University of Toronto

Series consists of records relating to Dr. Franklin’s various activities and functions within the University of Toronto, especially as Director of Museum Studies (1987-1989) and Senior Fellow at Massey College (1989-). Records tend to reflect administrative activities, but also include some advocacy done within the university. See subseries descriptions for more information.

Scientific organizations and commissions

Series consists of records relating to Dr. Franklin’s membership and participation in several national scientific organizations, including the Science Council of Canada, the National Research Council, and the Natural Sciences and Engineering Research Council of Canada. One subseries also documents research and work done for the Ontario Commission of Inquiry on Aluminum Wiring. See subseries descriptions for more detail.

WHAT IS BEING ASKED: Retype the descriptions of Dr. Franklin's university and scientific series in full, without any changes. The material is drawn from a separate source.

RAW DATA:
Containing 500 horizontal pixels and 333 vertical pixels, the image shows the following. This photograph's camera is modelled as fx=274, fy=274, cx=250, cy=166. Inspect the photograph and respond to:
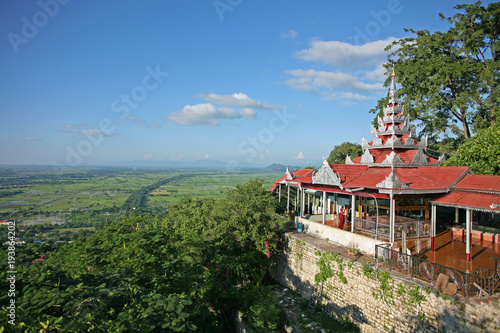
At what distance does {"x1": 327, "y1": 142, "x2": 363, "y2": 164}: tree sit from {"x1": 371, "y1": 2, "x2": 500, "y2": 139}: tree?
6.11 m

TASK RESULT:
University of Toronto

Series consists of records relating to Dr. Franklin’s various activities and functions within the University of Toronto, especially as Director of Museum Studies (1987-1989) and Senior Fellow at Massey College (1989-). Records tend to reflect administrative activities, but also include some advocacy done within the university. See subseries descriptions for more information.

Scientific organizations and commissions

Series consists of records relating to Dr. Franklin’s membership and participation in several national scientific organizations, including the Science Council of Canada, the National Research Council, and the Natural Sciences and Engineering Research Council of Canada. One subseries also documents research and work done for the Ontario Commission of Inquiry on Aluminum Wiring. See subseries descriptions for more detail.